This was the part of this series of stories I was most interested in writing, and yet the part which was hardest to write without betraying what I intended to do with the series. Part 2 set out both the tension – as the boys at the heart of the story could not reconcile their fictional idols with the reality of interacting with an adult alien – and the setup for this climax as Lovely made her dramatic appearance, being in some ways everything the boys wanted and in other ways nothing of the sort.

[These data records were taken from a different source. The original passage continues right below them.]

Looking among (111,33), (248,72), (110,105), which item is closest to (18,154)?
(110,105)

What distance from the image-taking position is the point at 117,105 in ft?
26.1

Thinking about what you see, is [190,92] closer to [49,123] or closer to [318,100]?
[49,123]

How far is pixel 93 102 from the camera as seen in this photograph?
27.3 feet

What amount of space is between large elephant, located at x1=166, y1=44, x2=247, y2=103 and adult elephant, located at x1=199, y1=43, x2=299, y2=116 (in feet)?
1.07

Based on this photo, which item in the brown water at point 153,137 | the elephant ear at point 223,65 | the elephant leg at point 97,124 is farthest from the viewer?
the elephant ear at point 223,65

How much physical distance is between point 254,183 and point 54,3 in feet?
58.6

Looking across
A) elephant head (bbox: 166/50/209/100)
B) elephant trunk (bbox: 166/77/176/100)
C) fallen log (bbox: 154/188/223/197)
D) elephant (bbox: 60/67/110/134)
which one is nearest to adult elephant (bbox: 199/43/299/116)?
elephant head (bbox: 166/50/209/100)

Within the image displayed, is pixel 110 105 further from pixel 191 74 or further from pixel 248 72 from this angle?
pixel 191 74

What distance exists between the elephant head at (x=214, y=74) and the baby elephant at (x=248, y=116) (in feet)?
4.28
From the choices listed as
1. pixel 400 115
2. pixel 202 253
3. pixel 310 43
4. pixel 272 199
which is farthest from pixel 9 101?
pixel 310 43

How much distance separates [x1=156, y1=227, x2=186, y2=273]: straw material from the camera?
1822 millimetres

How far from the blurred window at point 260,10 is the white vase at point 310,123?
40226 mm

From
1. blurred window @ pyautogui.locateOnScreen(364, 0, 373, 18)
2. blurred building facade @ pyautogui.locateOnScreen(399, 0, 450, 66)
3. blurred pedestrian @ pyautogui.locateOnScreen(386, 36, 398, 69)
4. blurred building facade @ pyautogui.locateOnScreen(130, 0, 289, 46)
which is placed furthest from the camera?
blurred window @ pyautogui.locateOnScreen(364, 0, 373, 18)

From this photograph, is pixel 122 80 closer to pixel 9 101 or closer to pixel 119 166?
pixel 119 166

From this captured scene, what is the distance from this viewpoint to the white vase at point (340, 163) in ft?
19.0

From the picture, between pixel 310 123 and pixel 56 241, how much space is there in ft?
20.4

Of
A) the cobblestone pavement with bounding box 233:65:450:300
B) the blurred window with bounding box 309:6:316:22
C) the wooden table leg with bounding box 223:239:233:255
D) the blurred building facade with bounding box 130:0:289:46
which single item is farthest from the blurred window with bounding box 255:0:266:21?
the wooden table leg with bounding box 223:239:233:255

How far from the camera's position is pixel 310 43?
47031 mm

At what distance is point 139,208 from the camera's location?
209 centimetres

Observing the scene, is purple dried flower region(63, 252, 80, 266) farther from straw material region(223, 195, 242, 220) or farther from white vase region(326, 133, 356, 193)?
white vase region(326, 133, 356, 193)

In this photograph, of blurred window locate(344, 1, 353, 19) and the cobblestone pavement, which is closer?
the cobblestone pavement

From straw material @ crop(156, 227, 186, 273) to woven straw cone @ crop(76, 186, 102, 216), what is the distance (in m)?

Part 3 had to be the fallout from this, a slow decline from the hope of Part 1‘s classic super-robot tone through the bathos of Part 2’s non-event of a fight into the confrontation between expectation and reality. At the same time I did not want it to simply be grimdark nihilism, and I hope I avoided this. The theme I wanted to play on was that interaction between depiction of war (or in this case heroism, or alien contact) and the truth of it. The final scene of War in the Pocket is excellent for this; the refrain of the children that the “next war” will be cooler, and longer, and more exciting shows that those people who did not take part in the story’s events know nothing of anything that matters. I homage this, in a way, with Daichi and Yuuya seeing a super robot war as a story of monsters of the week and inevitable, not too perilous victory – while Keiko, not so obsessed with this black-hat and white-hat morality, can only perceive the war part of the phrase.

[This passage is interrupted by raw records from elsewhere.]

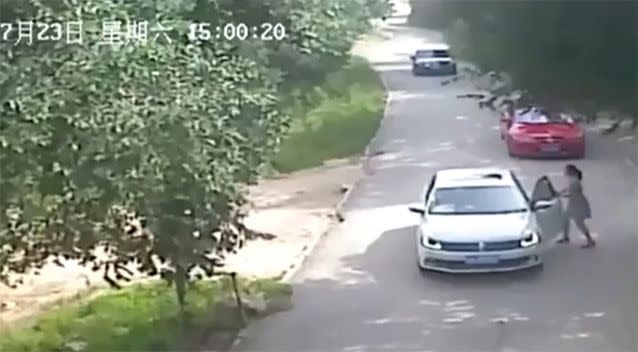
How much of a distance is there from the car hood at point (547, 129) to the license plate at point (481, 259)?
461cm

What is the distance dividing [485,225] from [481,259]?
25 centimetres

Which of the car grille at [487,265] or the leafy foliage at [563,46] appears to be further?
the car grille at [487,265]

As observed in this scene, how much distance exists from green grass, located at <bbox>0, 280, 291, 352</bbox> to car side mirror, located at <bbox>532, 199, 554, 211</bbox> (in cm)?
210

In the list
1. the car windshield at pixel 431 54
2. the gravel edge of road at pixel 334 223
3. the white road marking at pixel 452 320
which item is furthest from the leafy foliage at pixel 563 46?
the gravel edge of road at pixel 334 223

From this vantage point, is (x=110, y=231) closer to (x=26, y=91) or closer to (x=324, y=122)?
(x=26, y=91)

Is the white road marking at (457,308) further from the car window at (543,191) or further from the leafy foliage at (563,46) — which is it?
the car window at (543,191)

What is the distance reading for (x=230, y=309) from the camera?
7.69 meters

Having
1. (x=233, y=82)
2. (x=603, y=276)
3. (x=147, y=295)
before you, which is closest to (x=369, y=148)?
(x=603, y=276)

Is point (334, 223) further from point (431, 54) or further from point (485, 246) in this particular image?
point (485, 246)

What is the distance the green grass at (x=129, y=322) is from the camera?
689 centimetres

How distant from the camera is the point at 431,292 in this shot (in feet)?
27.0

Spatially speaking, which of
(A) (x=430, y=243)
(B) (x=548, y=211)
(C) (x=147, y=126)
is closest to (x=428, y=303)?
(A) (x=430, y=243)

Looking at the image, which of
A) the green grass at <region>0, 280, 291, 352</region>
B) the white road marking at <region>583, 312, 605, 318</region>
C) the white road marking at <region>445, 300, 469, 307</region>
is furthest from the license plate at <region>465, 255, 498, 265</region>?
the green grass at <region>0, 280, 291, 352</region>

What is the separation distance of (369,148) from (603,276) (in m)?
5.71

But that is only a part of what I wanted to use as my dramatic climax. The other part is something that I see no reason to not explore within the framework of this genre – the question of how sentient a sentient super-robot actually is. I really like Brave Police J-Decker as a series because it plays with this idea. The robots are the strongest characters in the story, outshining most of the humans – but it is the core human-AI relationship that drives the story’s best moments. In these short stories I have imagined that Lovely is perhaps not cynical but not willing to be seen as a tool. She is Earth’s protector, but she is a living creature front and centre and that is something boys raised on media that presents your robotic big brother as someone who does your bidding (a trope that has existed since Tetsujin 28) can’t relate to. Lovely, not being so familiar with the “expectations” placed on a super-robot by people raised on fictional super-robots, eventually snaps and it is this that drives this story. The children are being children, for sure, but they are toying with someone’s life.

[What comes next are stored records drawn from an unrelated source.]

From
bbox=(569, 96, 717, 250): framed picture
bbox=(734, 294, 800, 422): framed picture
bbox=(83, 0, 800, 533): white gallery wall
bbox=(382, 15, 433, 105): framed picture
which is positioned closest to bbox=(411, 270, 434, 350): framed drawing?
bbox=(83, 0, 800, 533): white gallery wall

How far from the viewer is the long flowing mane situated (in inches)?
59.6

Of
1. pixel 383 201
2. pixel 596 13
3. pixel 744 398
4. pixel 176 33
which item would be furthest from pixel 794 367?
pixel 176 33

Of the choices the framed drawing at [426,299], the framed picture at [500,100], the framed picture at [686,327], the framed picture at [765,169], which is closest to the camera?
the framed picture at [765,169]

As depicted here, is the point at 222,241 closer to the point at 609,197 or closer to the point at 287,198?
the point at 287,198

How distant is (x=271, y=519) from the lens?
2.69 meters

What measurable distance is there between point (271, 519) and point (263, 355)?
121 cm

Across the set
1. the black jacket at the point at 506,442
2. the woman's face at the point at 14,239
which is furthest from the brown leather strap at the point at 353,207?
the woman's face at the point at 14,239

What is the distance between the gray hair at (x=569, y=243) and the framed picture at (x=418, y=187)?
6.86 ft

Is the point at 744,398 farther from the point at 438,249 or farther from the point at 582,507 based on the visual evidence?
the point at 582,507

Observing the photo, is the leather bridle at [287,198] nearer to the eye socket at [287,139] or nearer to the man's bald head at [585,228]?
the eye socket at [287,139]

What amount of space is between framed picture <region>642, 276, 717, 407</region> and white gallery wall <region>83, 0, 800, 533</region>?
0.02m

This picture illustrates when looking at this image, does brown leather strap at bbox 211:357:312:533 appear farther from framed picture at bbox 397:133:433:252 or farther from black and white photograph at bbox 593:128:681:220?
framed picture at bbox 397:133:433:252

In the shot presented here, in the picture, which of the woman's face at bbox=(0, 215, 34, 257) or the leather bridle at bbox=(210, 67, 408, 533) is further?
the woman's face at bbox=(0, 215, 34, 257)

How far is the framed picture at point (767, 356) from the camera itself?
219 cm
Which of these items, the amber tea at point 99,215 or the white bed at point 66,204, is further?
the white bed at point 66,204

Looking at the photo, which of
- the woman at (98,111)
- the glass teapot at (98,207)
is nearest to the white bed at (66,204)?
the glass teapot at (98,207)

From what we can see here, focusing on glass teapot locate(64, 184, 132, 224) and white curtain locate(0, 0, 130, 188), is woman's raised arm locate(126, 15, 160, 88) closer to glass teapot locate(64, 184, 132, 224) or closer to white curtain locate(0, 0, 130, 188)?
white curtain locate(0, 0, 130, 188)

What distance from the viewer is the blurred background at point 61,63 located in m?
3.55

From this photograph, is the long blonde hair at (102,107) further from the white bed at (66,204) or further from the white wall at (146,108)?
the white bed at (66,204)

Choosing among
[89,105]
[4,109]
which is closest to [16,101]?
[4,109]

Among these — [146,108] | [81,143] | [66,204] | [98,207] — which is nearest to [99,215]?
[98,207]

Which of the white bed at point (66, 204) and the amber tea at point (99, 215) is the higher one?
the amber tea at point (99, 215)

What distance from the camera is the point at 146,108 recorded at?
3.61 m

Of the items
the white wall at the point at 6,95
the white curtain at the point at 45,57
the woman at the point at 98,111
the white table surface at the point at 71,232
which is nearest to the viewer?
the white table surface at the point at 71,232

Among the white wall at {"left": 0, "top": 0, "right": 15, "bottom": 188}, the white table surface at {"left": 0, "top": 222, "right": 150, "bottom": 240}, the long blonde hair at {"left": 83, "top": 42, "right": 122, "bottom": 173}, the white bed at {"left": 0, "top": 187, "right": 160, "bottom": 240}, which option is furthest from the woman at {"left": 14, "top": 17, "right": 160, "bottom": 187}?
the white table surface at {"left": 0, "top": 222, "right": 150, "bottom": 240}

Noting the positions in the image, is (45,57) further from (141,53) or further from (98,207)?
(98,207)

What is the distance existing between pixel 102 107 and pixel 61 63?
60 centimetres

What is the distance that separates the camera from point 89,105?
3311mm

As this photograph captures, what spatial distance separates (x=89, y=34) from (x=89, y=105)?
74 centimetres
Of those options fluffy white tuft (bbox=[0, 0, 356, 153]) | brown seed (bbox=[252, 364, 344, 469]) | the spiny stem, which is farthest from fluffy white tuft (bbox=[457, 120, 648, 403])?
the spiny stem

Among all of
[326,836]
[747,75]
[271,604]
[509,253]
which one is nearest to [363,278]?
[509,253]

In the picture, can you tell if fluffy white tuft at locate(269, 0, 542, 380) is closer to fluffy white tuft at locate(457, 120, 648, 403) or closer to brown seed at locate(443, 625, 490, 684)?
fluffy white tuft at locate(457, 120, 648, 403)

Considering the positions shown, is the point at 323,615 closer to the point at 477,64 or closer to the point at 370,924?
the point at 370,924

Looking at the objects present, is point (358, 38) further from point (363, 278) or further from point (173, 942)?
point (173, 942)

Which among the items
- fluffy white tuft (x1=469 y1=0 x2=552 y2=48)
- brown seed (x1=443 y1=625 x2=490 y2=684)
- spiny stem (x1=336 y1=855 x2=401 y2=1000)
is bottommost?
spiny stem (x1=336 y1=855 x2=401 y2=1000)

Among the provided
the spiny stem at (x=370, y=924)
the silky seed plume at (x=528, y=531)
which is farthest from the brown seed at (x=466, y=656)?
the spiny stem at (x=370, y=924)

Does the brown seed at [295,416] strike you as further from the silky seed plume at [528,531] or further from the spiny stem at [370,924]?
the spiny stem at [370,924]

I hope this does not come across as too nihilistic. Instead I wanted to explore the ideas of how boys raised on male-focused media about saving and protecting helpless girls, and about robots that serve man, might react in a situation where their fictional fantasies become real. The effects of media, and the ways in which young people engage with the fiction they consume, fascinate me – and writing a piece of almost meta-textual fiction in this vein (that is not slapstick self-awareness) is something I have long wanted to do.
It took some convincing but the people here finally understand I mean no harm and was acting, on the instruction of the children, to help them. There was talk of contacting some higher authority but the local police decided that that would be too much bother, especially once the childrens’ teachers stepped in.
…I do not know what to do now.
The boys’ punishment for the whole giant robot affair had been distinctly perfunctory, with the effusive thanks of Ms Sanegawa and Mr. Asamiya doing much to dissuade their parents. So it was they were sat with Keiko – their “partner in crime”, much to her mother’s shock – distinctly feeling the cooling of their classmates’ admiration. A real super-robot was one thing. One who – as Yuuya had not hesitated to say – didn’t actually like super-robots and who had the personality of a teacher (he had wanted to say Keiko there but it had not been that easy) was much less exciting, and cutting the arm off a glorified forklift and falling in the bay was no equivalent to fighting some alien empire’s first ambassador.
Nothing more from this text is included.